When the Advice Is Just Bad

Clearly, girls aren't the only ones struggling with modern adolescence--but at least most girls have developed the vocabulary to talk about the connection between sex and relationships, and they usually have an adult who believes it's critical to their health and safety to have those conversations. Many boys don't have that. Often, all they get are stern warnings based on the assumption that their overpowering sex drive makes them thoughtless or irresponsible.

"Well, they say things like 'Try to think with your other head. The bigger one,'" Ian Davis, 19, told me at a group discussion I held in a classroom at his high school in a small town east of Columbus, Ohio. "When I'm walking out the door," another boy told me, "without fail, my mother will say, 'Don't bring me back any grandbabies.'"

Treating boys as emotionally illiterate has costs. It shames them into hiding how much they want meaningful connections in their intimate relationships and leaves them unprepared to process their feelings--or convinces them they can't go to anyone for support when they're in pain. I met Sebastian Luna, 19, at his small high school in Southern California. A good-looking, well-liked kid, Sebastian says he thinks guys are more prone than girls to fall in love in high school because, as he puts it, they don't think so much about it.
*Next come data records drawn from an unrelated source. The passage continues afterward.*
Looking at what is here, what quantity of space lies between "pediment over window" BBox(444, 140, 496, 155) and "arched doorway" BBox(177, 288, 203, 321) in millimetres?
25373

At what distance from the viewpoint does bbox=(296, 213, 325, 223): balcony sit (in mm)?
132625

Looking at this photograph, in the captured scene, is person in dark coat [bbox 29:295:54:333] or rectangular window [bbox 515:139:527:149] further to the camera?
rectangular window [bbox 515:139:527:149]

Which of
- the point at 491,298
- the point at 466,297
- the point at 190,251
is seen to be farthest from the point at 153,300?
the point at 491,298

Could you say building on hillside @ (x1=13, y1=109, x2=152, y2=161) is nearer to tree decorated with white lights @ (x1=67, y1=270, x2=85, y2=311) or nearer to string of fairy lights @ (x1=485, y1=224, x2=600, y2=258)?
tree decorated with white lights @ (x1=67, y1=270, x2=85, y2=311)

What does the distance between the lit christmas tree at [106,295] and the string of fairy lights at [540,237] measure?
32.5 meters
It just happens to them.

The first time Sebastian said, "I love you," it was to a girl he was dating whom he describes as stunningly beautiful. "She had a great personality, really fun, and I was head over heels. She was all I thought about for months," Sebastian told me. "My parents said, 'If only you could treat school with that same attention.'"

Then he started hearing rumors that she was cheating on him. Friends told him they'd seen her with someone else at a party. "I texted her and said, 'I'm coming over,'" he recalls. "Then she confessed."